The dog looked sick, its coat patchy and dull, bald spots dotted along its flanks where it looked to have bitten itself. The curves of its ribs were clearly visible, like barrel hoops beneath gray skin and lank, unhealthy fur. Slowly, it raised its head just a little and though Violet thought that surely it was looking at her, the dog’s gaze focused upon a patch of ground just in front of its paws and it shuddered forward a few inches, into the sunlight.
Again the jolt came, and the coughing. Now that she could see it more clearly, Violet realized that the animal before her was uncommonly large and, despite its emaciation, solidly built. It would have been able to look her in the eyes without much trouble had they been standing face to face.
Slowly, the cat glanced back at her. Its ears were pinned and Violet could see the fur along its tail beginning to rise.
The dog took another hesitant step into the sun, then shook its head, more violently this time. The groan ratcheted up into something close to a whine, then pitched back down. Its head was fully in the light now and, as it huffed and wheezed, recovering from whatever terrible ordeal it was enduring, Violet realized something. The dog was missing an eye. Just as the fox had been.
The cat took a careful step back, moving to Violet’s side. Moving as gingerly as she could, Violet imitated her companion, but there must have been something different about her gait, for the dog’s head snapped up and very suddenly it was staring directly at her, ears raising unevenly, jaws jittering open.
Its hind legs stumbled in place, but though it seemed to be trying its hardest to backpedal there was a terrible force undercutting those motions, forcing the dog forward. It staggered and hissed as it hit the sunlight more fully, but the brightness seemed to be no real obstacle now. It had seen her.
“Run.” The cat said, voice bizarrely calm, then turned and was doing just that.
Violet needed no prompting, a great pulse of terror squeezing the bottom of her stomach as she wheeled around to follow the cat. They raced across the street, Violet clutching her notebook tight to her chest. For a half second she thought about turning to show her sigil to the dog, but the thought of what might happen if that didn’t work was so terrible that she abandoned the impulse immediately.

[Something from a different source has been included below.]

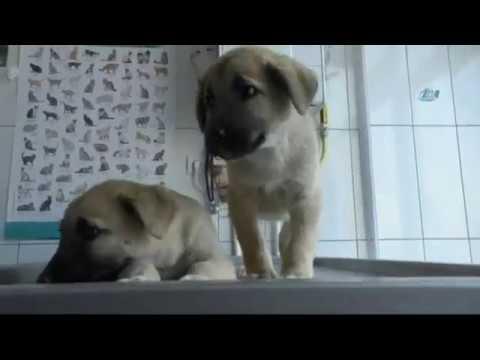 Hasta Köpekleri Veterinere El Arabasıyla Taşıdı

The cat aimed for the hospital and leapt over the splintery remains of the front doors, Violet right on its heels. She could hear the dog whipping through the grass behind her, its breath jagged, a vowelless, hungry noise leaking out alongside every exhalation. Violet plowed through piles of crumbling mineral fiber and nearly caught her feet on a half ruined chair. The hospital was impenetrably dark after the brightness of the day and panic surged up to meet her as she staggered forward.
Behind her, the dog hit the doorframe with a bang and a shrieking yelp that made Violet’s stomach clench. Now that it was closer she could feel something, a horribly familiar crackle that wasn’t quite words yet. It seethed at the boundaries of the dog’s form, screaming with desperate eagerness for what was to come.
Then the cat was alongside her and Violet felt the urgent stroke of its tail along her knees, urging her to the dim form of a hallway where the roof had partially fallen in, daylight pouring through the holes. There were doors lined along the right side of the hallway and the cat skidded to a halt next to the first one that had an intact door.
“In in in!” It yowled and Violet grabbed for the handle. The door itself felt frighteningly flimsy, made of thin aluminum, but it opened easily and she turned as she entered, tugging the door shut as the dog and its demonic host closed in. Then the door closed with a hollow bang and Violet fell back, nearly stunning herself against the alarmingly close presence of…a wall.
She tripped over the cat, which had done much the same thing, and for a moment the two of them fumbled in place, trying to account for the very real presence of barriers that should not have been there.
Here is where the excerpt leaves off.